Action item: First find the line with "PixDezines psychedelic peacock" in the entries below, then set down exactly every line through the line with "recolution Auduma maska", that line included.

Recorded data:
━━━━

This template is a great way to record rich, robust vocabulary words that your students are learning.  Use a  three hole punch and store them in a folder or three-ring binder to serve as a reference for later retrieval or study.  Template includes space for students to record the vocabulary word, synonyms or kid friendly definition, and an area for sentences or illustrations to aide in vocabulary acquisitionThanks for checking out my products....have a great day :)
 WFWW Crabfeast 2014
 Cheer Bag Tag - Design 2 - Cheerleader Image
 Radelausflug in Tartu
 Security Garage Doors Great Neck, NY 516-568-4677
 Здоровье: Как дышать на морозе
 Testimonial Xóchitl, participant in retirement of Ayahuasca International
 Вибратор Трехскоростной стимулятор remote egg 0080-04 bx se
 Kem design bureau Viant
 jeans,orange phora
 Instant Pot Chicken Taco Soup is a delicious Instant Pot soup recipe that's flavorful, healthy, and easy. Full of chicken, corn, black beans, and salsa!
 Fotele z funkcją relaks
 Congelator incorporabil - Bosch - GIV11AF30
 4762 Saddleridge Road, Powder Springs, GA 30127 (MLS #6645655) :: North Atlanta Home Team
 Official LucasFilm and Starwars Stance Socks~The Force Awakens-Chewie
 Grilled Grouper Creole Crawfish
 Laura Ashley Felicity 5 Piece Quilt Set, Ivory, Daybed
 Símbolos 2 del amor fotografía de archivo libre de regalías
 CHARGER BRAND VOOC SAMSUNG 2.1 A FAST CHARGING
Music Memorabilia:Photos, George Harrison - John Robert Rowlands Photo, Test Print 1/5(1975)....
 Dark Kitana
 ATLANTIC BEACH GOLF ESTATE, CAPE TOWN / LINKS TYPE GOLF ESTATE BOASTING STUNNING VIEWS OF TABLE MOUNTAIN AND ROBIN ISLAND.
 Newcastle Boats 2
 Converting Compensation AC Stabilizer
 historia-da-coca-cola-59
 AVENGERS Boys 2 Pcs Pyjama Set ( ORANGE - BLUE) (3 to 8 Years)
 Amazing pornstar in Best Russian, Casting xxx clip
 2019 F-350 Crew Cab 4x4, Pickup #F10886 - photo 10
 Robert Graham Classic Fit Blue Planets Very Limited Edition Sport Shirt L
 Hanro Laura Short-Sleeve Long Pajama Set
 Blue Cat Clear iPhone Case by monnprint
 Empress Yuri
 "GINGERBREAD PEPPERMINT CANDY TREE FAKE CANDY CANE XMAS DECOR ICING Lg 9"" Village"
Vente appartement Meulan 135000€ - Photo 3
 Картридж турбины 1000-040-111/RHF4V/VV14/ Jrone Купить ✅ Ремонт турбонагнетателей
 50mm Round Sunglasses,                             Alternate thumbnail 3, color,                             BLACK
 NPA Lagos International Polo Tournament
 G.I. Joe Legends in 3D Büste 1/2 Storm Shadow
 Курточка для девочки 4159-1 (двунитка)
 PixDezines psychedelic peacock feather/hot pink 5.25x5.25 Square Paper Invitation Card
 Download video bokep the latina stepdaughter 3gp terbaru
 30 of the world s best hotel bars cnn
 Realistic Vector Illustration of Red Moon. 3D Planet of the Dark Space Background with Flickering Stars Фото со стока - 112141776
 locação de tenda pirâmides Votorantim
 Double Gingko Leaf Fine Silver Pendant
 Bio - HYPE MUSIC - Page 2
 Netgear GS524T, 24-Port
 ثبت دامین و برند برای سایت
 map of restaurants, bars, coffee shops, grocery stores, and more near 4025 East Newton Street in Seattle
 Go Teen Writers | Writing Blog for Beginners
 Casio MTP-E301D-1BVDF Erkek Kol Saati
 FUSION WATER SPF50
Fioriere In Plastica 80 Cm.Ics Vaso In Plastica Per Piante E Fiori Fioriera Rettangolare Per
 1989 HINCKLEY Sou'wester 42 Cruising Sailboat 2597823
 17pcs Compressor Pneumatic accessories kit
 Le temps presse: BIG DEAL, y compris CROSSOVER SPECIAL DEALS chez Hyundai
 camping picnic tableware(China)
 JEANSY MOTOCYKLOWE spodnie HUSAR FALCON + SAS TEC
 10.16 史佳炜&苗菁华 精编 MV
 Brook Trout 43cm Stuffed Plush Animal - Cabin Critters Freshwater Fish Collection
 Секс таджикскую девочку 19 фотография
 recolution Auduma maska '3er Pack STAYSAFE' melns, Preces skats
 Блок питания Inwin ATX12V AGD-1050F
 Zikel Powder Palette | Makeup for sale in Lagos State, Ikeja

━━━━

Exercise response:
 PixDezines psychedelic peacock feather/hot pink 5.25x5.25 Square Paper Invitation Card
 Download video bokep the latina stepdaughter 3gp terbaru
 30 of the world s best hotel bars cnn
 Realistic Vector Illustration of Red Moon. 3D Planet of the Dark Space Background with Flickering Stars Фото со стока - 112141776
 locação de tenda pirâmides Votorantim
 Double Gingko Leaf Fine Silver Pendant
 Bio - HYPE MUSIC - Page 2
 Netgear GS524T, 24-Port
 ثبت دامین و برند برای سایت
 map of restaurants, bars, coffee shops, grocery stores, and more near 4025 East Newton Street in Seattle
 Go Teen Writers | Writing Blog for Beginners
 Casio MTP-E301D-1BVDF Erkek Kol Saati
 FUSION WATER SPF50
Fioriere In Plastica 80 Cm.Ics Vaso In Plastica Per Piante E Fiori Fioriera Rettangolare Per
 1989 HINCKLEY Sou'wester 42 Cruising Sailboat 2597823
 17pcs Compressor Pneumatic accessories kit
 Le temps presse: BIG DEAL, y compris CROSSOVER SPECIAL DEALS chez Hyundai
 camping picnic tableware(China)
 JEANSY MOTOCYKLOWE spodnie HUSAR FALCON + SAS TEC
 10.16 史佳炜&苗菁华 精编 MV
 Brook Trout 43cm Stuffed Plush Animal - Cabin Critters Freshwater Fish Collection
 Секс таджикскую девочку 19 фотография
 recolution Auduma maska '3er Pack STAYSAFE' melns, Preces skats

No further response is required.